[TASK DESCRIPTION]: All lines in the listing below from the one containing "order: Carnivora" through the last should be written out exactly, and only those.

[RECORDS FOR THIS TASK]:
★ ★ ★ ★ ★ ★ ★

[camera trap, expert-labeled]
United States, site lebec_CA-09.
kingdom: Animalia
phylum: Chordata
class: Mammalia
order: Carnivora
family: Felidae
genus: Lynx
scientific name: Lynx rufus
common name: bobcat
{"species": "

★ ★ ★ ★ ★ ★ ★

[OUTPUT]:
order: Carnivora
family: Felidae
genus: Lynx
scientific name: Lynx rufus
common name: bobcat
{"species": "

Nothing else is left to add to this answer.